Set problem: Find each line below that contains the word "camouflage" and copy those lines out in full.

Dataset entries:
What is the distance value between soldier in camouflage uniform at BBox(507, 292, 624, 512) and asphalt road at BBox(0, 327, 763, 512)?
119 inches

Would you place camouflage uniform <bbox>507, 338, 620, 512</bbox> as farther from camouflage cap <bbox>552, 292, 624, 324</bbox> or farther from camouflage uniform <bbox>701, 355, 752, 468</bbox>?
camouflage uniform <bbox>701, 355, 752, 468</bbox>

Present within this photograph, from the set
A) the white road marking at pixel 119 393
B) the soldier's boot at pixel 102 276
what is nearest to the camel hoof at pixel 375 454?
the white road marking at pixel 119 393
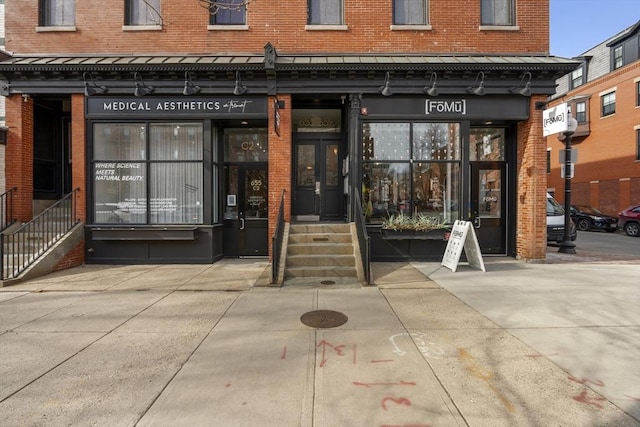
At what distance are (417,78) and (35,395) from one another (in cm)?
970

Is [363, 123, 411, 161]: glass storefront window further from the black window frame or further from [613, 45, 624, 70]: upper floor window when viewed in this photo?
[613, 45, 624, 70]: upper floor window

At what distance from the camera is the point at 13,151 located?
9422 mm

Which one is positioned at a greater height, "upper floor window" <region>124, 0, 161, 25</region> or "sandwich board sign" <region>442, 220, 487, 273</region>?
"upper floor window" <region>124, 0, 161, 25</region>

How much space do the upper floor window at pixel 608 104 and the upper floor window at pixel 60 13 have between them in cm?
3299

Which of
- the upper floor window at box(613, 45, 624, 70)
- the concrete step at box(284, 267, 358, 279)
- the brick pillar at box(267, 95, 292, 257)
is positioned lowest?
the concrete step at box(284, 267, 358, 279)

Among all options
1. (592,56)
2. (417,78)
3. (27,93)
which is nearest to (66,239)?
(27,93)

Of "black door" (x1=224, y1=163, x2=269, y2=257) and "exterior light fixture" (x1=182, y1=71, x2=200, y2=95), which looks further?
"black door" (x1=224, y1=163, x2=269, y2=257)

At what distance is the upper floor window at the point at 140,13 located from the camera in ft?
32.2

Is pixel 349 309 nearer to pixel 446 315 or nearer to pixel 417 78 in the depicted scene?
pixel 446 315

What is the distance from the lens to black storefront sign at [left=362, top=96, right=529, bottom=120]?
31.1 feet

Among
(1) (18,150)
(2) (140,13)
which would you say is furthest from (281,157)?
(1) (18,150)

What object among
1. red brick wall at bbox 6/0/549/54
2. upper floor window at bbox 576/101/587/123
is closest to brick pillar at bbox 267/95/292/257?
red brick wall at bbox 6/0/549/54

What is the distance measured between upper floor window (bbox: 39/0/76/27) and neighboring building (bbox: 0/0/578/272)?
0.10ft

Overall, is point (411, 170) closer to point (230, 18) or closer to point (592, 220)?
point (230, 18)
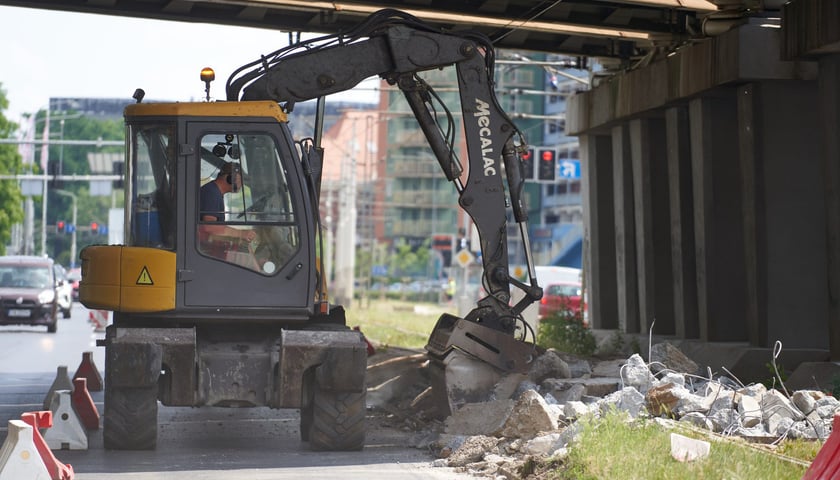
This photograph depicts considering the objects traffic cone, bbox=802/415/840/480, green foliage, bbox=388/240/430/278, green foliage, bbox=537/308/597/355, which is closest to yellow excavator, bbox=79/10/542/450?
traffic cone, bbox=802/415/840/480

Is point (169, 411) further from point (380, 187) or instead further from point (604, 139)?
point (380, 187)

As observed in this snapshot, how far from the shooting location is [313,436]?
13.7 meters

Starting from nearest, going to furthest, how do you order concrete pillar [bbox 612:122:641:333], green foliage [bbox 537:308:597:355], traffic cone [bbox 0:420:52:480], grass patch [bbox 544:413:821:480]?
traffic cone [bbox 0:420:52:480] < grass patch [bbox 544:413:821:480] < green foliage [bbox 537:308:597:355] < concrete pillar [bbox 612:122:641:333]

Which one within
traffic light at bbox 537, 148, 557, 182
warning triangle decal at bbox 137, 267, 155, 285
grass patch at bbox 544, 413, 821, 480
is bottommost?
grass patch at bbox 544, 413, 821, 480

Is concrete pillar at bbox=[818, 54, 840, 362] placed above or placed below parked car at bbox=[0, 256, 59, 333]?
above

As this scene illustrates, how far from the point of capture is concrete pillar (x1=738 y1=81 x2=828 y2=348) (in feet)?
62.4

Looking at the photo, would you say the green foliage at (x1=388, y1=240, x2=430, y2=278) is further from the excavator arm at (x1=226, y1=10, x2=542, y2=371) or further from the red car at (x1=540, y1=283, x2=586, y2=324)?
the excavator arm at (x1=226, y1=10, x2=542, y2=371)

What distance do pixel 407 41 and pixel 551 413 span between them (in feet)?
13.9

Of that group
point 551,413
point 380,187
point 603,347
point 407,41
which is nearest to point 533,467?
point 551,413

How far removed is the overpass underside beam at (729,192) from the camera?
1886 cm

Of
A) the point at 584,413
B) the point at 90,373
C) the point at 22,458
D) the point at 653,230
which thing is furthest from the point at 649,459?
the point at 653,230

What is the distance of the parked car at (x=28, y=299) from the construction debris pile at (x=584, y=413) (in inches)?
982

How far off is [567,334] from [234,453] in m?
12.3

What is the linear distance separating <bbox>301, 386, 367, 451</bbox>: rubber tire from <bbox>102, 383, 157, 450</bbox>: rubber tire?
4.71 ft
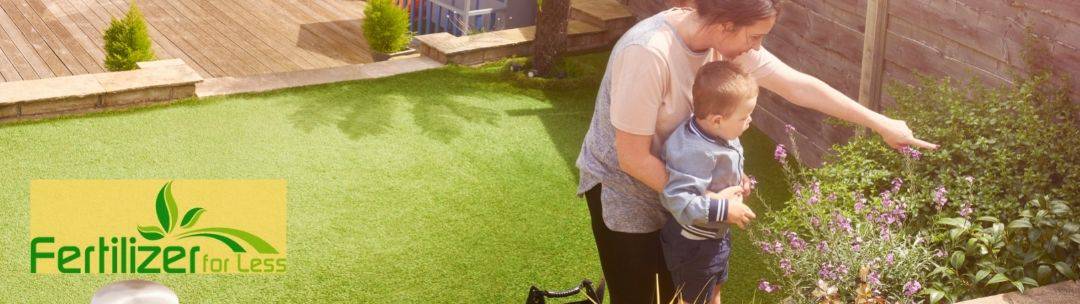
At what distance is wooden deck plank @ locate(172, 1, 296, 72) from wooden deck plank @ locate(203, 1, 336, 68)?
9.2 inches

* * *

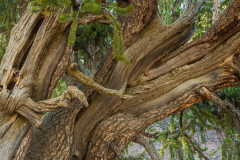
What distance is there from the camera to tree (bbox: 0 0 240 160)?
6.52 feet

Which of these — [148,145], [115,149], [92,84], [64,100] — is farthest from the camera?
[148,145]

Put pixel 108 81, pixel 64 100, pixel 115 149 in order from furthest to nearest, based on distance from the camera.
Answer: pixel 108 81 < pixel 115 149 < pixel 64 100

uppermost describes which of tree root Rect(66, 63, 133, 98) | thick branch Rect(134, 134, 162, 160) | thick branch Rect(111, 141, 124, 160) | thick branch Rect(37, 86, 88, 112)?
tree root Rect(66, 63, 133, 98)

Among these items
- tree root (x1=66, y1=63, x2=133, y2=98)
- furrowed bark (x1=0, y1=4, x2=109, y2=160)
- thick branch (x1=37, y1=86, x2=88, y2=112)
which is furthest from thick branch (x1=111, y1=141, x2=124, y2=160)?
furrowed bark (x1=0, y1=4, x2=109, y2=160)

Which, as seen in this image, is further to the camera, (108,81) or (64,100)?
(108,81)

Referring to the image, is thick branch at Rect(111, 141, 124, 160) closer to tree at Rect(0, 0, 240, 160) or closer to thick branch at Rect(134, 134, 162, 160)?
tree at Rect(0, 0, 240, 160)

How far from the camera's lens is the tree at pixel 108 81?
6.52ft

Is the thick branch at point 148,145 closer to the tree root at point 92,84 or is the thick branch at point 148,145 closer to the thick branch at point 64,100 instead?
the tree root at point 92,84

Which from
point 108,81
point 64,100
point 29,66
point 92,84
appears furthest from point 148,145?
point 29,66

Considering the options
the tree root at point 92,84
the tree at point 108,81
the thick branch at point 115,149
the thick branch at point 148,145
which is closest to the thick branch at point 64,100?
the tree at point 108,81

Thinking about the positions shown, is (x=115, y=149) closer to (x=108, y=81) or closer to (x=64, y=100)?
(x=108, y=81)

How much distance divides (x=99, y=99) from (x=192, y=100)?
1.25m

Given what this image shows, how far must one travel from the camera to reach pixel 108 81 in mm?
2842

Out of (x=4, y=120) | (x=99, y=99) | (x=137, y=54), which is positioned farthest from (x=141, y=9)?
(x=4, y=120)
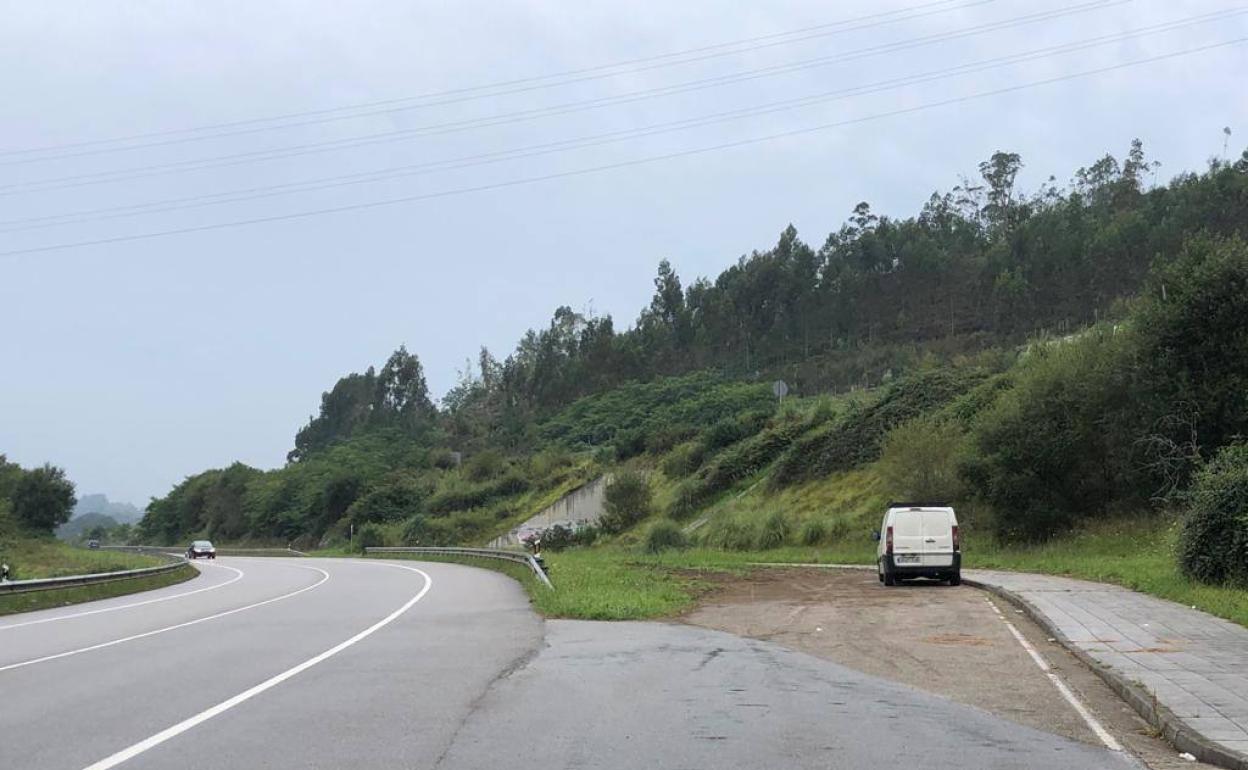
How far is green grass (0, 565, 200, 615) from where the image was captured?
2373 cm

* * *

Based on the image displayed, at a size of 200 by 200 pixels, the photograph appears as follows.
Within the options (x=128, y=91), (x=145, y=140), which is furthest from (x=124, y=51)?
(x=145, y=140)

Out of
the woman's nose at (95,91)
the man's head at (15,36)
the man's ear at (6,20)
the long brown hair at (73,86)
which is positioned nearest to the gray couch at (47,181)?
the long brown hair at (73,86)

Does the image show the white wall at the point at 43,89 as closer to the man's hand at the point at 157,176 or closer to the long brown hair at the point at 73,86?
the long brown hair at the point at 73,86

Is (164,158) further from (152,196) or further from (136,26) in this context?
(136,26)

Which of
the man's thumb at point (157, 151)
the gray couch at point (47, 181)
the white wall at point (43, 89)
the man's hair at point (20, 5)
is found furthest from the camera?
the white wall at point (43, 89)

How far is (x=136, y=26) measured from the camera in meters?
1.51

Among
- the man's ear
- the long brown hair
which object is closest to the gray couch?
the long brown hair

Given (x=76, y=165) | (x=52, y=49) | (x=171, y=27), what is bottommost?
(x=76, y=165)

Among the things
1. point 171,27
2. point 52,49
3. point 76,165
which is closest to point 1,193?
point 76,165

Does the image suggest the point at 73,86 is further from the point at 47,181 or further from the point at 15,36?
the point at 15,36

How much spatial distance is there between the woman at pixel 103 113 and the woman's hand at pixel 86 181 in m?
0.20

Completed task:
What is the distance value between soldier in camouflage uniform at BBox(507, 292, 624, 512) and asphalt road at BBox(0, 327, 763, 512)?
Would you place camouflage uniform <bbox>507, 338, 620, 512</bbox> as farther from camouflage cap <bbox>552, 292, 624, 324</bbox> or farther from camouflage uniform <bbox>701, 355, 752, 468</bbox>?
camouflage uniform <bbox>701, 355, 752, 468</bbox>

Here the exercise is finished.